Then, when you look at the actual microarchitecture, they've [STI] basically done away with the whole
Simple step when it comes to a global view. They've obviously designed it with 3D, AI or World Sim type applications in mind as they've loaded the bulk of the processor's area up with dedicated logic blocks [eg. APUs] which have most likely been area optimized - perhaps
utilizing this..
Thus, we can expect the "pure" Cell ideology of area efficiency to carry over in the individual constructs - as seen in the APUs, or the PE cores which I'd hazard a guess are stripped down PPC or MIPS cores.
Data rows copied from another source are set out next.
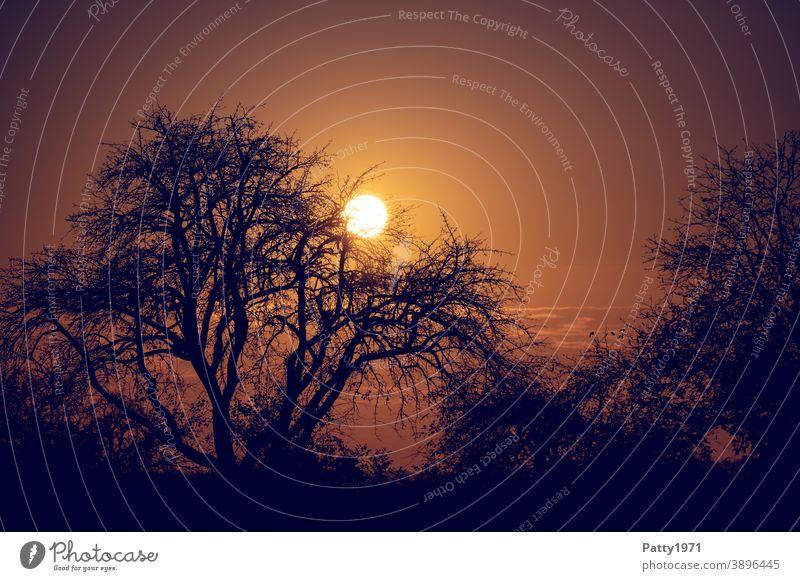 Sonne verschwindet hinter kahlen Bäumen. Gegenlicht Aufnahme. Landschaft Sonnenuntergang Abenddämmerung Silhouette Natur Himmel Dämmerung Außenaufnahme Baum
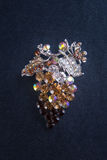 broomed фибула на предпосылке стоковая фотография rf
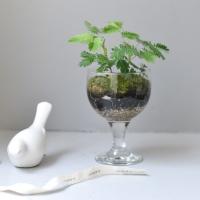 미모사 생화 이끼 테라리움 DIY 카페 인테리어 소품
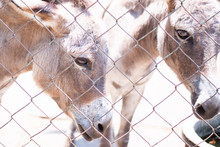 Sleepy And Hungry Donkeys In Cage At Zoo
This is a relationship that would seem to be born out of necessity - as you can see by the Blue Gene chart DM is championing, you won't get a plurality of general purpose MIPS or PPC pipelines to reach 1TFLOP; you need to revert to dense/coarse-grained constructs of dedicated logic - ergo the APU. So, there is this balance between striving for a single, "pure" cellular construct and getting the computational power you desire out of a given area,
A (perhaps, 250<
A<320) which is capable of manufacturability.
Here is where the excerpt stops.